Vriend en vijand, vijand en vriend, de één heeft meer van het één dan de ander, dat wisselt per individu, maar allen, wij allen, komen allemaal, ooit, vroeg of laat, die ene vijand tegen, een vijand die nimmer vriend wordt en ze lijkt onverzadigbaar, ja, ís onverzadigbaar, en niet zodra ze iemand vastgrijpt laat hij nimmer los. Nooit zegt zij: "Het is genoeg!" en onweerstaanbaar slokt zij op; mens na mens, dier na dier, vlinder na vlinder; onze laatste vijand, de dood. Slechts één keer komen we hem tegen, meteen de eerste, maar ook de laatste keer.

Slingerend daalde ik af, genoot van zonnestralen door de kaalgeworden bomen, reed de weg als enige, enige vrachtwagen, want anderen prefereren de veel betunnelde snelweg en vanaf mijn positie zag ik hier en daar vanuit berggaten enorme bruggen naar een volgend gat in de bergen springen; ik daalde af, zoals nog niet zo héél lang geleden iedereen, naar Susa; de snelweg kwam net even voor tweeduizend gereed, vervolgde weg 24, afwisselend springend naar weg 25, totdat ik bij Avigliano de snelweg nam, Turijn zuidelijk passeerde door de stad noordelijk te laten liggen en joeg de in de zeventiger jaren van de vorige eeuw gebouwde snelweg over, de autostrada dei vini, langs Asti en verliet haar bij Alessandria-noord waarna ik via Pozzolo Formigaro en Novi Ligure bij Serravalle de oude, zeer oude en kronkelige snelweg naar Genova betrad, al is bewiel of beband wellicht een juister woord, en eenmaal aangekomen tot vlak voor laatstgenoemde oude stad snorde ik links af door de vele tunnels van de aldaar, op geniale wijze, geschapen snelweg, langs Portofino, Rapallo tot aan Sestri Levante, juist de plek waar zij tot 1969 "ophield" en pas later, halverwege de jaren "70", verder werd geopend tot Livorno.

===============

### OPGAVEN
1. Tot welk jaar hield de snelweg volgens het fragment op bij Sestri Levante?
2. Geef bij elke bewering aan of die klopt met het fragment, en onderbouw je antwoord met de beslissende woorden uit het fragment.
(a) De verteller reed als enige vrachtwagen over de weg naar beneden.
(b) De snelweg naar Susa kwam in de zeventiger jaren gereed.
(c) De verteller passeerde Turijn aan de noordkant.
3. Citeer uit het fragment het stuk dat begint bij "Vriend en vijand, vijand" en eindigt bij "de laatste keer.".

### RUWE GEGEVENS

===============

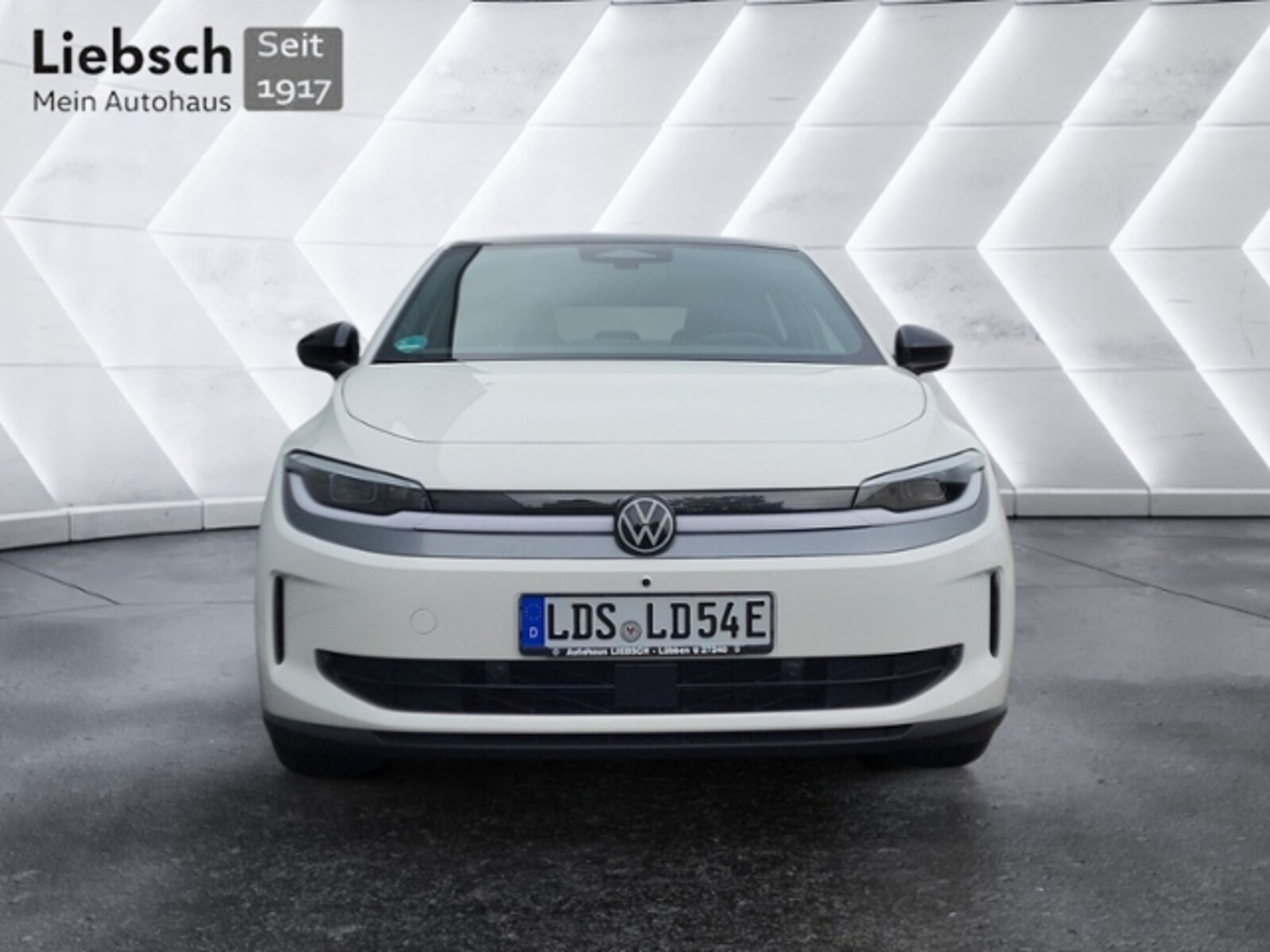 Volkswagen ID. Polo – Bild 8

===============

### ANTWOORDEN
1. Tot 1969.

2.
(a) Ja: "reed de weg als enige, enige vrachtwagen"
(b) Nee: "de snelweg kwam net even voor tweeduizend gereed"
(c) Nee: "Turijn zuidelijk passeerde door de stad noordelijk te laten liggen"

3.
Vriend en vijand, vijand en vriend, de één heeft meer van het één dan de ander, dat wisselt per individu, maar allen, wij allen, komen allemaal, ooit, vroeg of laat, die ene vijand tegen, een vijand die nimmer vriend wordt en ze lijkt onverzadigbaar, ja, ís onverzadigbaar, en niet zodra ze iemand vastgrijpt laat hij nimmer los. Nooit zegt zij: "Het is genoeg!" en onweerstaanbaar slokt zij op; mens na mens, dier na dier, vlinder na vlinder; onze laatste vijand, de dood. Slechts één keer komen we hem tegen, meteen de eerste, maar ook de laatste keer.